The Annual Theological Congress, organized by the Faith and Formation Commission of the Diocese of Novaliches, held at the Shrine of St. Paul, Casa Milan, Fairview, Q.C., was ushered by a concelebrated Mass officiated by Bishop Antonio Tobias. Shortly thereafter, the Eucharistic celebration was underscored in a liturgical animation by the Kalipaya Group, who was introduced by one of the three emcees for the day, Fr. Aris de Leon and Misses Carmelita Dizon and Louie Galindez. Fr. Aris then called on Sr. Elina Villegas, ICM, who subbed for Msgr. Ranada, who was in the hospital preparing for a heart bypass. Sr.

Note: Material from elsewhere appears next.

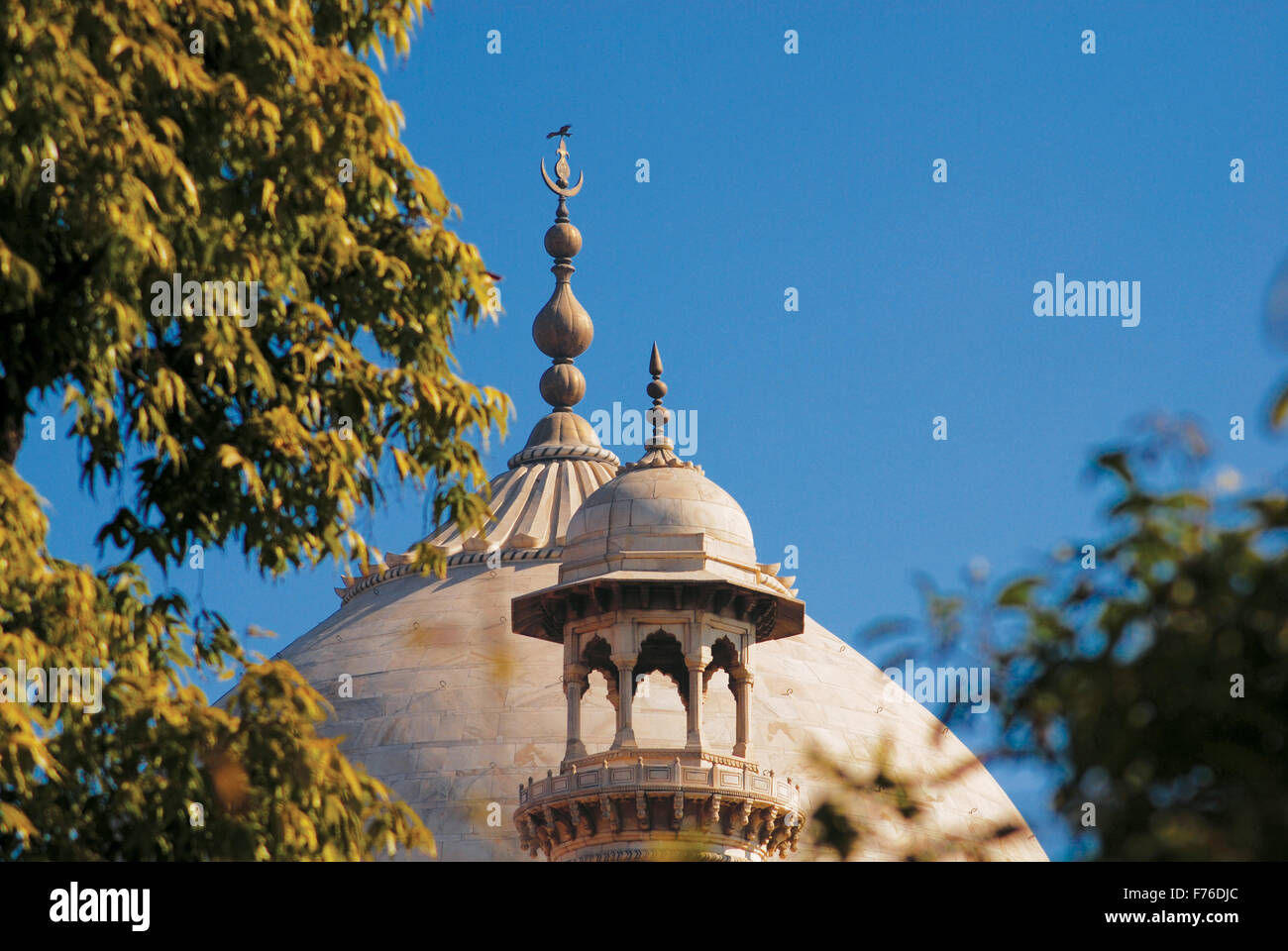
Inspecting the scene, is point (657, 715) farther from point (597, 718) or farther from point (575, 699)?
point (575, 699)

Elina thanked Kalipaya for showing God’s mercy through dance and quoted Pope Francis as saying, “We have to show mercy, if we are to be credible, especially to the needy and lost.” The Pope’s quote is fittingly captured by this year’s theme, “If God is Merciful, Why Can’t We, the Church, Be?: Meeting the Challenge of the Special Holy Year of Mercy.”
Then Fr. Aris announced the opening of Conference I and prompted Ms. Dizon to introduce the first speaker, Msgr. Sabino Vengco. I could not have blamed her for an interminable enumeration of the priest’s credentials. I will not belabor the venerable Catholic theologian’s curriculum vitae as it can be perused in his recent book, “On the Eucharist,” which celebrates and encapsulates his 50 years of priestly life and ministry. But litttle does this celebrated supporter of the sick and elderly know that he has touched me once upon my wordly life when I came to him at the Lipa Cathedral, in an open confessional, which converted me towards PREX, initially, and to being an active church servant to this day. Alalaong baga (in other words, quoting the same title of his radio program), he could not have known that, had I been told he was going to be one of the speakers in a congress I will cover, I would have insisted to do it. Adamantly.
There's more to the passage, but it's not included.